#### Excerpted passage:
::::

I got 2 Great Scientists - I used 1 for an academy and the other for a very late golden age. This was another mistake as it should have been a GArtist instead but I made a 2nd grade math error and hired one citizen too many in the city with the Great Library. This cost me a couple of turns at the end but nothing major.

I got 13 Great Artists - (Not sure if that includes the one from Music or not) I joined the first 5 to cities used 1 for the late GA as it wouldn't slow me after I messed up the one great person and used the others for Great Works.

I shut off research in the mid 1100s and built up cash while in rep then switched to Universal Suffrage and started buying all the religious buildings I could. I got 5 cathedrals in each of my culture cities. This part took much longer than I thought it would even though I was making a healthy amount of cash (200-350) each turn. I'm not sure if I had poor execution or if I spread too many religions, or just needed some hammer cities so I didn't have to buy so much stuff. After this I went 100% culture and sold techs to AIs whenever they had 50 or more gold. I never met some of the civs as I never built a boat other than workboats, I stopped research before Astronomy as it would have slowed me with research time instead of culture time and it would kill the Colossus.

My world map at the end of the game should win an award for being the most pathetic.:lol:


Overall I think I had a solid gameplan and carried some parts of it out very well but just had too many little mistakes and uncertainty in the middle game for a really good time.

Spoiler contains pics of city layouts/culture/religions:
Spoiler :

City placement of my 3 culture cities and main GP farm.


Culture City 1


Culture City 2


Culture City 3


Main GP farm


Religions
 
Thrallia said:
I achieved my 2050AD Time Victory with a base score of 7,020 points(hopefully enough for the cow award)
I got a time victory, though I finished my last spaceship part on the last turn (2049AD according to the log). I scored 9282 points, but I don't know if that'll be enough for the cow. I've seen people score 12000+ points in other games. Though I milked pretty hard, I didn't resort to founding lots of junk cities to boost my population figures. I did found a couple near un-used food resources though.
WOTM_01_03_2050AD.jpg

Some important dates:
1120 hit liberalism, took astronomy as my free tech (had met everyone bar Churchill via my caravels so my trade income shot up at this point)

::::

#### Source information:
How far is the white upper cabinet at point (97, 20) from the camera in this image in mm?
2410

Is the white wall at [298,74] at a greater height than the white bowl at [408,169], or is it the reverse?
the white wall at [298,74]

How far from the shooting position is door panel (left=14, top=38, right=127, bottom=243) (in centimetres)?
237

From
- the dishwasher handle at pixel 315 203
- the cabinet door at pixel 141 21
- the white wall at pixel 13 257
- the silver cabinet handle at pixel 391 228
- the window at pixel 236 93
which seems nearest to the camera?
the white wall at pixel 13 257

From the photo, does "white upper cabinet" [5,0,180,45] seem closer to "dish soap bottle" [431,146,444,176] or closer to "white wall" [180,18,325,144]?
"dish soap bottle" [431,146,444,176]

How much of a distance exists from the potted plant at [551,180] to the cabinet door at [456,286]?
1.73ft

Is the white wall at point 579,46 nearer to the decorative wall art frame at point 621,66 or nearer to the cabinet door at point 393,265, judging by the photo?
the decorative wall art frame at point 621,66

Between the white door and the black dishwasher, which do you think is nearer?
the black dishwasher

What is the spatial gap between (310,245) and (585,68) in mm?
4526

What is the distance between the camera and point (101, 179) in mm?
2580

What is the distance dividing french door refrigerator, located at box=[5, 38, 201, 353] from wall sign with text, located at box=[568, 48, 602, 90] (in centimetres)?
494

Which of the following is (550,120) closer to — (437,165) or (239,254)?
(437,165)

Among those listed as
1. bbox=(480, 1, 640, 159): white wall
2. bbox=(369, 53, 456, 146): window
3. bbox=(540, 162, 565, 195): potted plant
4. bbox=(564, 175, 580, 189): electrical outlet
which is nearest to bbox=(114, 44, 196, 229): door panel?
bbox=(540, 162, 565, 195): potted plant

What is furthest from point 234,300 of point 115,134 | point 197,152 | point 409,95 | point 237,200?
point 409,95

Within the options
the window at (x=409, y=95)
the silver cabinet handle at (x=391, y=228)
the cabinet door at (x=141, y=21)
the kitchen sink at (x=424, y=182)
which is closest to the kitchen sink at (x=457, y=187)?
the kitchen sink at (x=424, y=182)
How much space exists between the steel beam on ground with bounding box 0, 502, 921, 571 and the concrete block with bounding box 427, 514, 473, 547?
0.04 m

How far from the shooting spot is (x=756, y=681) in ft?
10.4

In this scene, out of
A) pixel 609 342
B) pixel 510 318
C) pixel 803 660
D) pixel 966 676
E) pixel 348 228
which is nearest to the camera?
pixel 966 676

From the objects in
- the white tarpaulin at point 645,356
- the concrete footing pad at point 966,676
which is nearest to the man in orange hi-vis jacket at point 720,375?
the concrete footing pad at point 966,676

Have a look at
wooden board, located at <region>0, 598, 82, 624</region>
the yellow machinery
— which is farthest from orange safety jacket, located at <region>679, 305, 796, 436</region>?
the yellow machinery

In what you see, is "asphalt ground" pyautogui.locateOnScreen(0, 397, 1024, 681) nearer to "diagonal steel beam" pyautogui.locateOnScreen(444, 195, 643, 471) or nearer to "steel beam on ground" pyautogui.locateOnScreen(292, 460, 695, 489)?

::::

#### Set of tasks:
**1)** According to the game report, how many cathedrals were bought in each culture city?
**2)** Continue the game report after its last line.
The listing plays no part in this work.

#### Response list:
**1)** Five cathedrals were bought in each culture city.

**2)**
1290 Wang Kon demanded drama or something pathetic like that. I refused and he declared on me :)

1655 Korea incorporated into greater Carthage.

At some point, I decided I wasn't going to get a good score or win any awards (I'd read the first spoiler and decided my early play was not good enough for a quick finish), so I thought I'd try some things I hadn't before. I wanted to build and use modern armour for the first time, Oh, and stealth bombers too! Quite sadistic really... the AI wasn't going to stand a chance.

I also spotted a barbarian city in the middle of the Western island. It was barely defended (just a couple of warriors) but it hadn't been attacked as the AIs were too busy developing their colonies there. I swept in with a transport and took it. This city concentrated on culture and by the end had flipped 4 of the AI cities on the island.

1939 I declare war on England. My Northern fleet sweeps in, taking London and York in the first turn
1947 Having taken all Churchill's coastal cities, I move on to Saladin.
1951 England destroyed
1954 Arabia destroyed

I figured this would give me about 60% of the world. Now I could invade Shaka for a late domination victory or milk.

I decided to milk, which meant it took ages to finish. At first it was tough to replace all my long-built towns with farms, but as I found it didn't affect my gold income too much, I went for it... by the end I had no cottaged tiles left.

Brennus almost launched his spaceship before 2050, but my spies delayed his production by about 6 years:
WOTM_01_04_2050AD.jpg
Shaka started on his last component too late to finish in time.
Stalin (now Brennus's vassal) didn't look like finishing until 2100!